Fluorescent, Recombinant-Protein-Conjugated, Near-Infrared-Emitting Quantum Dots for in Vitro and in Vivo Dual-Color Molecular Imaging.
Setsuko TsuboiTakashi JinPublished in: Chembiochem : a European journal of chemical biology (2018)
Near-infrared (NIR)-emitting fluorescent probes are widely used for molecular imaging at the whole-body level. However, NIR-emitting fluorescent probes emitting over λ=700 nm are not suitable for molecular imaging at the cellular level, because most of the conventional fluorescence microscopes have very low optical sensitivity in the NIR region.
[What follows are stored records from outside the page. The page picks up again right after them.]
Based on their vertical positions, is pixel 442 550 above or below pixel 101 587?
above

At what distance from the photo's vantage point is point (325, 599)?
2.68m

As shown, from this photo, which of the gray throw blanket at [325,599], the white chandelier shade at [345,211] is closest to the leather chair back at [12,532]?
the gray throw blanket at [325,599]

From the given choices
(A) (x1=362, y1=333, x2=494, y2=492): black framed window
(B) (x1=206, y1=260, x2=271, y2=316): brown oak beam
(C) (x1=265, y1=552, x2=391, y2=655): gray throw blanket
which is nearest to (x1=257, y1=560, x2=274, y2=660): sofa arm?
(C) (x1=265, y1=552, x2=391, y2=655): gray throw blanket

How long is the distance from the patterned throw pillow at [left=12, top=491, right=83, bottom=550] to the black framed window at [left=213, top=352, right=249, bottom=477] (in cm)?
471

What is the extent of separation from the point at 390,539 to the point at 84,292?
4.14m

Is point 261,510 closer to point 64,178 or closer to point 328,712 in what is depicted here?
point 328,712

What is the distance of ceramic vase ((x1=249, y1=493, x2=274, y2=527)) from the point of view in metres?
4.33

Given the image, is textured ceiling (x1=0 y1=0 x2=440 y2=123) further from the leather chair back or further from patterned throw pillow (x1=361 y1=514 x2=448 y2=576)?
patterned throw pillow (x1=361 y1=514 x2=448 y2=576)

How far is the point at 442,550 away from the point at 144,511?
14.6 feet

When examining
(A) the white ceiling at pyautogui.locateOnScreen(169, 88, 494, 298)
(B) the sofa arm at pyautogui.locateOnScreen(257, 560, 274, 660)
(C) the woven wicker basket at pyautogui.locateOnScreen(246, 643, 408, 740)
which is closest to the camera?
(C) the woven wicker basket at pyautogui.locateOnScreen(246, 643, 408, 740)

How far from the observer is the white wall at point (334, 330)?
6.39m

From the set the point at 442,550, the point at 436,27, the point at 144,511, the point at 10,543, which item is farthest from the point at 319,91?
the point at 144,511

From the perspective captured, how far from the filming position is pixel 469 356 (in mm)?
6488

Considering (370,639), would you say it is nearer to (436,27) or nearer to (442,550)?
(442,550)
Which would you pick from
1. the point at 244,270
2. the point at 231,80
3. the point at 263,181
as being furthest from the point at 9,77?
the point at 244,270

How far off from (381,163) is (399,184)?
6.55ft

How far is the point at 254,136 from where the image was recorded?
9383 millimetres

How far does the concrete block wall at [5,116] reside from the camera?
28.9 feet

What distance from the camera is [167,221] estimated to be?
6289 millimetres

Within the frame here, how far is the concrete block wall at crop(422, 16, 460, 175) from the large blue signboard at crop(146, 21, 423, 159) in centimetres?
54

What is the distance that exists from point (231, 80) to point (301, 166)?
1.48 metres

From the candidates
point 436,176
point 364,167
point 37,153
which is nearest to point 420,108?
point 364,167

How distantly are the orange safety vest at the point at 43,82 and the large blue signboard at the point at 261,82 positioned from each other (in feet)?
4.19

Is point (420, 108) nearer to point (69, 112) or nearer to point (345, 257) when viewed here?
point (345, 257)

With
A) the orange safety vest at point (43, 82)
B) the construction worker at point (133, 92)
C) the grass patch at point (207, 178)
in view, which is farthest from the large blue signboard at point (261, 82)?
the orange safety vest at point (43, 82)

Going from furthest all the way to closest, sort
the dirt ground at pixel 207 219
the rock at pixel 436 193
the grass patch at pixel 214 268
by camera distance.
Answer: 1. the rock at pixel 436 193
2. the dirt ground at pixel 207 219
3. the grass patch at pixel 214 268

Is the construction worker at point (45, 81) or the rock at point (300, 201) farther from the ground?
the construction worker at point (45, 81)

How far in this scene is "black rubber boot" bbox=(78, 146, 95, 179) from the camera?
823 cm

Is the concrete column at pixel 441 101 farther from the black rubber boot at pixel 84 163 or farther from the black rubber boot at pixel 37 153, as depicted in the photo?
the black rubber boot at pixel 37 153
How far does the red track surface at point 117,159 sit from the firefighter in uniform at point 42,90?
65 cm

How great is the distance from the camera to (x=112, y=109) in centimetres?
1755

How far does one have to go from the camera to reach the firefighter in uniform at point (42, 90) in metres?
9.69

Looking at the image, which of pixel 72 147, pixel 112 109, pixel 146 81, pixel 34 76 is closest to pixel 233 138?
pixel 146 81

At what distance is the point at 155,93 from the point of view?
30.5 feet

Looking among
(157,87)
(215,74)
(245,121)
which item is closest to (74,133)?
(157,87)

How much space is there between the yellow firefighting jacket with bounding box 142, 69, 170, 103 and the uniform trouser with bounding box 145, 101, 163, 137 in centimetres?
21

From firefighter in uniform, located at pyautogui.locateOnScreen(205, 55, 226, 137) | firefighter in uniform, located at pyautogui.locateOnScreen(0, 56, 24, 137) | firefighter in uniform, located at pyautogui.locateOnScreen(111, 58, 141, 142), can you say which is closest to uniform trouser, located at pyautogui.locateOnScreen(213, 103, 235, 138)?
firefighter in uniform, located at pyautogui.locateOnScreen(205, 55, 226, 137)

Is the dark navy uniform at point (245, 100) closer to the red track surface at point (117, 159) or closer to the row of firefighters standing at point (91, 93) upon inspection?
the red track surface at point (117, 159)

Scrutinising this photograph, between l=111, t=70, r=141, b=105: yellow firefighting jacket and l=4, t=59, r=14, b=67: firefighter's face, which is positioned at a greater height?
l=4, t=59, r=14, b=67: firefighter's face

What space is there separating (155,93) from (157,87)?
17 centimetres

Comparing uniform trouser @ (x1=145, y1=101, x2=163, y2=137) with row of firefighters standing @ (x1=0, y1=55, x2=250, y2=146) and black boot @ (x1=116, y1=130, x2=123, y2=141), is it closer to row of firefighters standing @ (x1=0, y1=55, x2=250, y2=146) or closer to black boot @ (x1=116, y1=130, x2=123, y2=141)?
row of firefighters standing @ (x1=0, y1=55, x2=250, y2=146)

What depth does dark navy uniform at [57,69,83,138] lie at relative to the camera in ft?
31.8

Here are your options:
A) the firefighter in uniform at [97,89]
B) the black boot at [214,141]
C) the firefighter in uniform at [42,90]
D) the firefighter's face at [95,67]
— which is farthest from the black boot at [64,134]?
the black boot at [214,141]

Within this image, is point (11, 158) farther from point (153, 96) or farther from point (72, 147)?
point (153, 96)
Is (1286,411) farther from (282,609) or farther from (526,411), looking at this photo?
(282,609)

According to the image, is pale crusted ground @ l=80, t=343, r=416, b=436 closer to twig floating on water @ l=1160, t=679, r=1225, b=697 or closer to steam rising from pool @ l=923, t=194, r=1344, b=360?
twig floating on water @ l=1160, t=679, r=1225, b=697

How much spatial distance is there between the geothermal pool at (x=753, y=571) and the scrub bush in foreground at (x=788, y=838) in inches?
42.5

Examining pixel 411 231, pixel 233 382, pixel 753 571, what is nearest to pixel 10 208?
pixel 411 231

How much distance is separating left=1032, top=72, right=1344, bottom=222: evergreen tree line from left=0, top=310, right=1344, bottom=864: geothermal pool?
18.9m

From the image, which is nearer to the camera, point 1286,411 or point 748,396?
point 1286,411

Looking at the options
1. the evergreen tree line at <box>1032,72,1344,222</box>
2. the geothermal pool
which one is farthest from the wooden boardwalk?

Thus, to achieve fluorescence imaging at the cellular and whole-body levels by using single probes, visible and NIR-emitting dual-color fluorescent probes are desirable. For dual-color fluorescence molecular imaging, we synthesized fluorescent, recombinant-protein-conjugated, NIR-emitting quantum dots (QDs), in which the recombinant protein consists of enhanced green fluorescent protein (EGFP) and the immunoglobulin binding domain (B1) of protein G. This dual-color fluorescent QD probe binds the Fc region of immunoglobulin G (IgG) through its B1 domain at the QD surface and acts as a molecular-imaging probe at both the cellular and whole-body levels. In this paper, we present the synthesis of fluorescent, recombinant protein (HisEGFP-GB1)-conjugated, NIR-emitting QDs and their application to the dual-color molecular imaging of breast cancer cells in vitro and in vivo.